Alors, on commence par commander notre nourriture, bon moi j’essaye d’être santé-fitness et je me commande une petite salade et une bière au hasard, car je n’ai aucune Christine d’idée des sortes de bières, car je DÉTESTE LA BIÈRE, mais ça l’air que selon les blogues féminins ou genre Wikipédia que ça l’attire ben la gent masculine quand on boit de la bière. Après un certain instant (durant lequel je maîtrisais la conversation, eh oui, je te le dis ? J’étais pas pire du tout), la salade est déposée sur la table par la serveuse qui fait de l’œil à ma date. PAS TOUCHE PLEASE. La panique me prend. Les laitues qui la constituent sont grosses comme ma noix (tête) et elles sont tapissées de pesto VERT (il est a mentionné que mes dents ne sont pas, complètement, droites, alors le petit jésus sait que le pesto aime, même adore, se loger dans mes craques de dents, des plans pour que je me retrouve avec le dentier vert). La panique me prend légèrement, mais je reste sereine et calme, 3-4 respirations du type exercice « le parapluie » de mon cours de relaxation et j’attaque la salade avec assurance. Après 2-3 laitues qui me font redouter de mon identité, parce que j’ai l’impression d’être un lapin et qu’au fond de mon cœur j’ai une envie de frites, il me pose cette question. CETTE FAMEUSE QUESTION. Accroche-toi parce qu’elle ramasse… « Quelles sont tes passions ? ». Mes yeux s’ouvrent, mon hamster tourne, je ne sais pas quoi répondre. Est-ce qu’il me parle de mes passions ? Ou du fruit de la passion ? Ou du magasin fruits & passion ? La question résonne dans ma tête et il me demande bel et bien QUELLES SONT MES PASSIONS !!
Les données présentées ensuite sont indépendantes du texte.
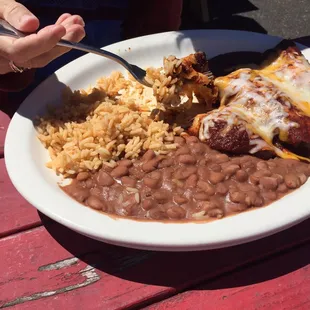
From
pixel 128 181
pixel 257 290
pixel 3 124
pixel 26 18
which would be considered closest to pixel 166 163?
pixel 128 181

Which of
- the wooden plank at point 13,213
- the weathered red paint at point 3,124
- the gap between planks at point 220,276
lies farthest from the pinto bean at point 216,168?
the weathered red paint at point 3,124

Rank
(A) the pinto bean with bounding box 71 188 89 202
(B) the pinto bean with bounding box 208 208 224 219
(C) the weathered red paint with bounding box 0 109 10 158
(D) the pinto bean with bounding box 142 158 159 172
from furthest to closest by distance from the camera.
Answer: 1. (C) the weathered red paint with bounding box 0 109 10 158
2. (D) the pinto bean with bounding box 142 158 159 172
3. (A) the pinto bean with bounding box 71 188 89 202
4. (B) the pinto bean with bounding box 208 208 224 219

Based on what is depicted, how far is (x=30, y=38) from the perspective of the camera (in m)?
1.47

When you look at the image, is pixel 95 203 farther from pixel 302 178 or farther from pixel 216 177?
pixel 302 178

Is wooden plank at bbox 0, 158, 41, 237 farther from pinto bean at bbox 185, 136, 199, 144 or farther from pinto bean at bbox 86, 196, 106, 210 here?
pinto bean at bbox 185, 136, 199, 144

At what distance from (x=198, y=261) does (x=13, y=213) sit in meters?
0.67

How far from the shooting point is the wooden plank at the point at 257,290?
1.22m

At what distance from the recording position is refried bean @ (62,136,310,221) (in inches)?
54.2

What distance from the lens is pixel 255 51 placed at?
6.91ft

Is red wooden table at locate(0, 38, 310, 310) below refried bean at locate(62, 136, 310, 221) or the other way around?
below

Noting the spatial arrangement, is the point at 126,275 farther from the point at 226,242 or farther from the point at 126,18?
the point at 126,18

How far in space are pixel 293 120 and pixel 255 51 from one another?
68 centimetres

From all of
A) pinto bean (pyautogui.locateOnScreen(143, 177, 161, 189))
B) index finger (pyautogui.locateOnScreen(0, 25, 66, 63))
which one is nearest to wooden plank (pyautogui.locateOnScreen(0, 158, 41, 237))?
pinto bean (pyautogui.locateOnScreen(143, 177, 161, 189))

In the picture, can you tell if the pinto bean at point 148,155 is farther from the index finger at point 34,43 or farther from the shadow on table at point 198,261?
the index finger at point 34,43
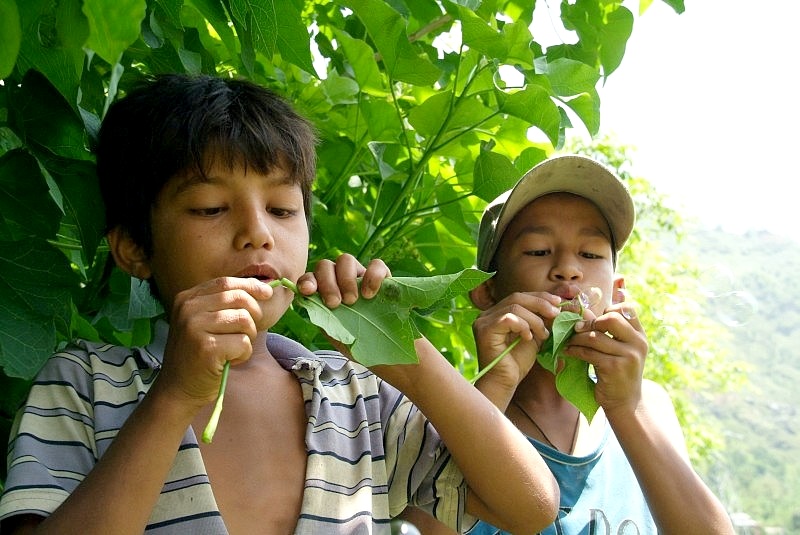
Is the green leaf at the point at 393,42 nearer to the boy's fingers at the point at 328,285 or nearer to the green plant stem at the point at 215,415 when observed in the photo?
the boy's fingers at the point at 328,285

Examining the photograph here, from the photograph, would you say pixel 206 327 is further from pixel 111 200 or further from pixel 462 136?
pixel 462 136

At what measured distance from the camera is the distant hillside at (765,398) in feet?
29.6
STOP. On fait pause sur l’histoire, je dois te mets en contexte de ma situation personnelle à ce moment de ma vie. Je m’approche de la fin de mon cégep et je ne sais plus ce que je veux faire de mon avenir. J’hésite à changer complètement de branche, car j’ai l’impression que mon domaine d’étude ne me passionne plus comme avant. Mon sport préféré depuis que je suis petite ne me fait plus vibré et depuis quelque temps j’ai arrêté de faire de la musique. Les 3 passions principales qui constituaient ma vie (les 3 passions classiques et non originales, non, mais c’est vrai on dirait que tout le monde à ces 3 passions la) ne sont plus présentes. Alors, moi et mon honnêteté, nous sommes confrontées à tout lui avouer.
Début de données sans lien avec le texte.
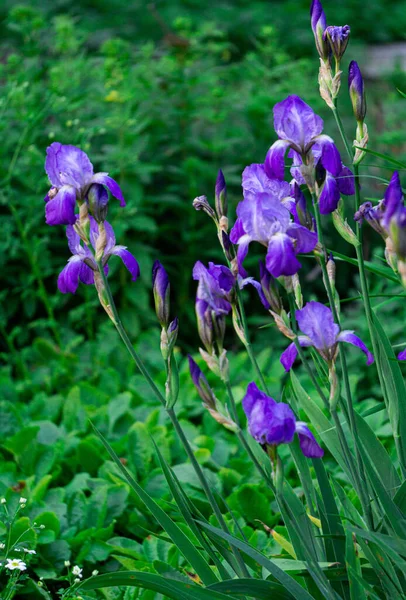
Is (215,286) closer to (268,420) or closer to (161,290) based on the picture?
(161,290)

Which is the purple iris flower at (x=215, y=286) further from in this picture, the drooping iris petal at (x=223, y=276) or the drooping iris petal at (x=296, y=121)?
the drooping iris petal at (x=296, y=121)

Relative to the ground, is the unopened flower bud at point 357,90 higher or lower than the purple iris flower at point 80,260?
higher

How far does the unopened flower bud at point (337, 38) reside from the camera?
142cm

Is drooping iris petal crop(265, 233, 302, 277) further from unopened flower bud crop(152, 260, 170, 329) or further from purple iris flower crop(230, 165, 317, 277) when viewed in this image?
unopened flower bud crop(152, 260, 170, 329)

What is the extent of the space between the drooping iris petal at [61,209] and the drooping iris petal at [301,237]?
359mm

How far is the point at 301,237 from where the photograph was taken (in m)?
1.27

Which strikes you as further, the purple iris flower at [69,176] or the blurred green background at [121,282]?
the blurred green background at [121,282]

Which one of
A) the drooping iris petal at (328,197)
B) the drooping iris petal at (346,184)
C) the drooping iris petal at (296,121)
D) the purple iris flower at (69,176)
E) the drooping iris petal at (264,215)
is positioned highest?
the drooping iris petal at (296,121)

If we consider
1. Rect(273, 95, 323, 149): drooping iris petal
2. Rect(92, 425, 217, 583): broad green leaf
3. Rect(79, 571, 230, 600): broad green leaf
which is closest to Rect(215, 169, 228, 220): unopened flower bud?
Rect(273, 95, 323, 149): drooping iris petal

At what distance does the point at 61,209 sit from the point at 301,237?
0.40m

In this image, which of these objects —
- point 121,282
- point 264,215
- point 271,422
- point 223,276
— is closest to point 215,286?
point 223,276

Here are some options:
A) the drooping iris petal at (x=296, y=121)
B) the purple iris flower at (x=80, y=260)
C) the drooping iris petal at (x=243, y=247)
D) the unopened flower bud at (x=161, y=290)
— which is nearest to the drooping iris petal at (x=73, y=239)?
the purple iris flower at (x=80, y=260)

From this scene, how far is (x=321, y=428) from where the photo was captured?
5.33 feet

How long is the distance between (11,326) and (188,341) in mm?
870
ON REPREND. Je le regarde et je lui dis avec un ton plus ou moins convaincant, que je n’ai pas de passion, du moins que présentement je ne les connais pas et que je suis en période de questionnement. À ce moment, BOUM, je me suis tirée dans le pied. Je suis descendu sur l’échelle de « la fille intéressante » à -10 (0 n’étant pas intéressante et 10 très intéressante). Suite à cette réponse,  le regard du gars s’est éteint complètement et j’ai su que ma date était terminée. FINITO PÉPITO. AWAILLE À MAISON FILLE. Le léger, profond et intense silence qui en suit m’a donné le goût de me jeter en bas de ma chaise et  de ramper jusqu’à la sortie dans la position « chenille verte ». Il m’a répondu et je cite : « Ah…, tu n’as vraiment aucune passion ? » (si je pouvais continuer, je mettrais des petits points pendant 2-3 pages pour que tu ressentes le MALAISE). Et je lui répondis avec mon talent en improvisation de type solo dans le contexte « date » : « Nah…,  ben je ne le sais pas. Je n’y ai jamais vraiment pensé ». À ce moment, j’ai réalisé que j’avais perdu l’homme ma vie…… MAIS, avec fierté,  je me suis donné un high five pour le plus gros malaise créé à vie.
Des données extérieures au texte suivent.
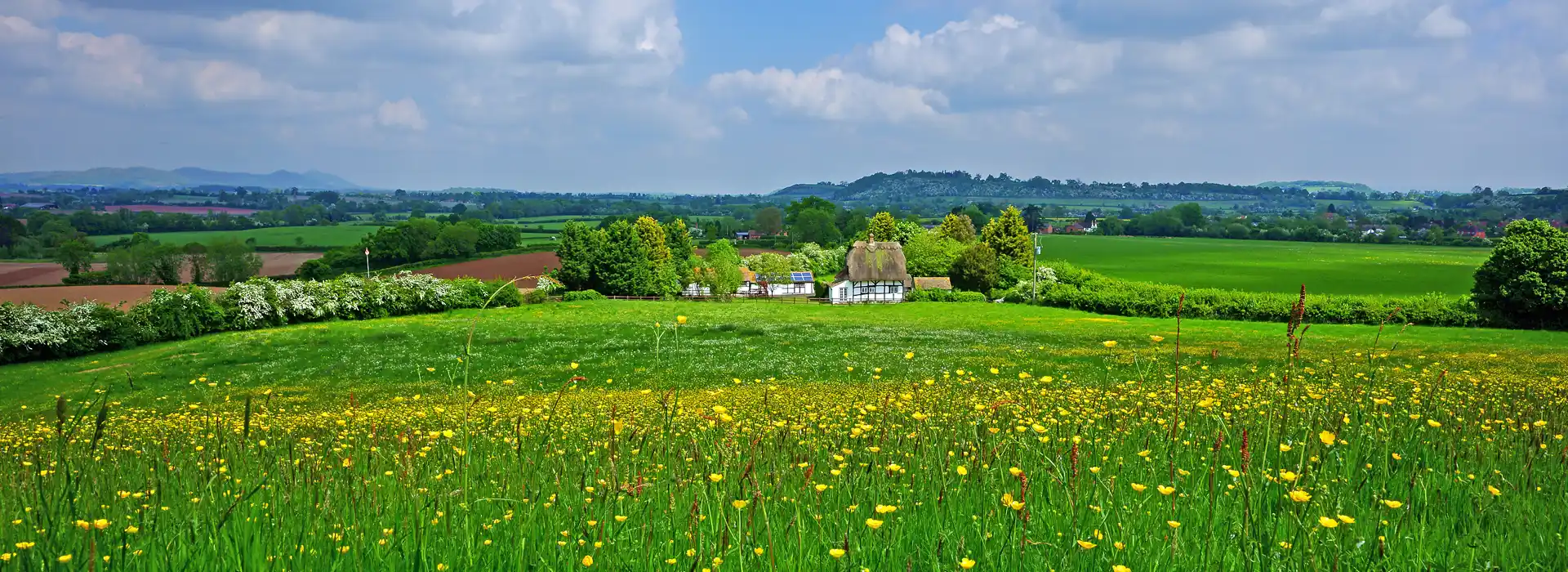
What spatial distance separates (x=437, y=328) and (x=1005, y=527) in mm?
43398

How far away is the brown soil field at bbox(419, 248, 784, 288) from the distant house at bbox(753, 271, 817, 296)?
2191 cm

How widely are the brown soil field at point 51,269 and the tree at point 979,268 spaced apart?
279ft

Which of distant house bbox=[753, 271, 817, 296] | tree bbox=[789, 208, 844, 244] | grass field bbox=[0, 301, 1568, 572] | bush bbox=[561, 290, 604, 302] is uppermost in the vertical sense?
grass field bbox=[0, 301, 1568, 572]

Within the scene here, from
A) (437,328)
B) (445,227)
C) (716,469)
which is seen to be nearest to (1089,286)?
(437,328)

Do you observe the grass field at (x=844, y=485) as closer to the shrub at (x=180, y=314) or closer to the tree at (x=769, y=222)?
the shrub at (x=180, y=314)

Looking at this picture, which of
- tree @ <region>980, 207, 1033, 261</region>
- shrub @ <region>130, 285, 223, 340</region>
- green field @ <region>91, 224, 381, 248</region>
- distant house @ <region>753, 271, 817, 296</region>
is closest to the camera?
shrub @ <region>130, 285, 223, 340</region>

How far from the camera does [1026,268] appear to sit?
8256cm

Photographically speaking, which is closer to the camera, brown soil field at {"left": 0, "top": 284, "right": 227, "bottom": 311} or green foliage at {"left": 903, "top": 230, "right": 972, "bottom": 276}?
brown soil field at {"left": 0, "top": 284, "right": 227, "bottom": 311}

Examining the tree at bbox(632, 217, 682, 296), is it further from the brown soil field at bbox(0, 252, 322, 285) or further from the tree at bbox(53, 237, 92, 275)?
the tree at bbox(53, 237, 92, 275)

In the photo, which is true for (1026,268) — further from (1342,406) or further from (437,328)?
(1342,406)

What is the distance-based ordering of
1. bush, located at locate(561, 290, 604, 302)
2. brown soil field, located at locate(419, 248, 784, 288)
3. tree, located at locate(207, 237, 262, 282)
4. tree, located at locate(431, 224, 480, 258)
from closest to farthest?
bush, located at locate(561, 290, 604, 302) → brown soil field, located at locate(419, 248, 784, 288) → tree, located at locate(207, 237, 262, 282) → tree, located at locate(431, 224, 480, 258)

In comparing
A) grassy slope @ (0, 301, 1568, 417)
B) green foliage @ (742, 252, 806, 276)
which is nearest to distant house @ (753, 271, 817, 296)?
green foliage @ (742, 252, 806, 276)

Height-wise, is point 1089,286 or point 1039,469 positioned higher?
point 1039,469

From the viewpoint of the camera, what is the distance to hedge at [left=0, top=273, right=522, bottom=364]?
36.2 metres
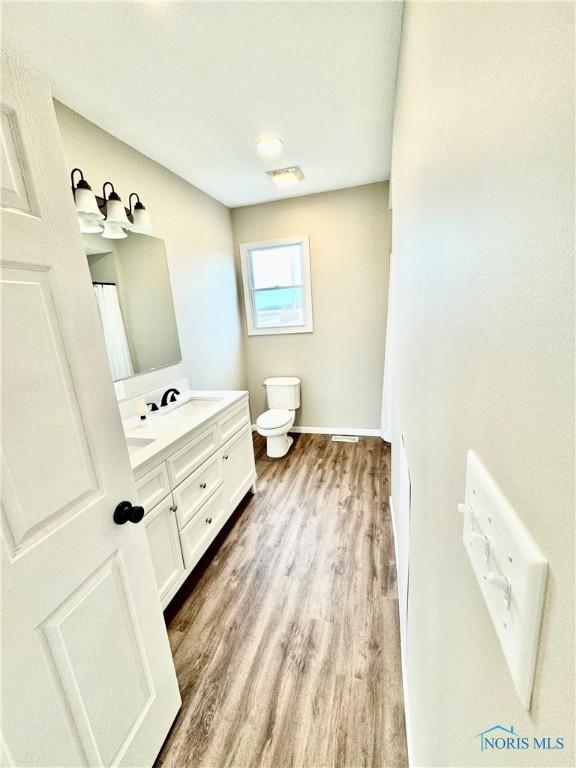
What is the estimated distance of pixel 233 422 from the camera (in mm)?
2227

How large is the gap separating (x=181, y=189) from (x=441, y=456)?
9.28 ft

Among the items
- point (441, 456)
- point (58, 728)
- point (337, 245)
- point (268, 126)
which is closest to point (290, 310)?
point (337, 245)

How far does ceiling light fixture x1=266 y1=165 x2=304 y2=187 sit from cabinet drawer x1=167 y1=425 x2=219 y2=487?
6.75ft

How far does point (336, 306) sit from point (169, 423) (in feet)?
6.86

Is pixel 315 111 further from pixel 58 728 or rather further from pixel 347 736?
pixel 347 736

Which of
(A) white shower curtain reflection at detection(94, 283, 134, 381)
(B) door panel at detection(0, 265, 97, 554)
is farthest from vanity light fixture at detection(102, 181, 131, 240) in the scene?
(B) door panel at detection(0, 265, 97, 554)

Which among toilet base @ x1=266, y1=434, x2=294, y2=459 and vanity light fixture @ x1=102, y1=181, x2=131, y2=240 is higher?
vanity light fixture @ x1=102, y1=181, x2=131, y2=240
Morale de l’histoire (oui, oui parce que je te fais une morale pour de vrai) : j’ai réalisé que l’on ne prenait pas le temps de se poser la question « qu’elles sont nos passions ? » et que l’on ne prenait pas le temps de faire des activités qui nous font vibrer. Alors, si j’ai un conseil à te donner ; ne te fais pas chier (excuse-moi pour ce vocabulaire intense) à faire des choses qui ne te rendent pas heureuse. N’oublie pas que tu n’as qu’une seule vie (YOLO Tsé) profite-en.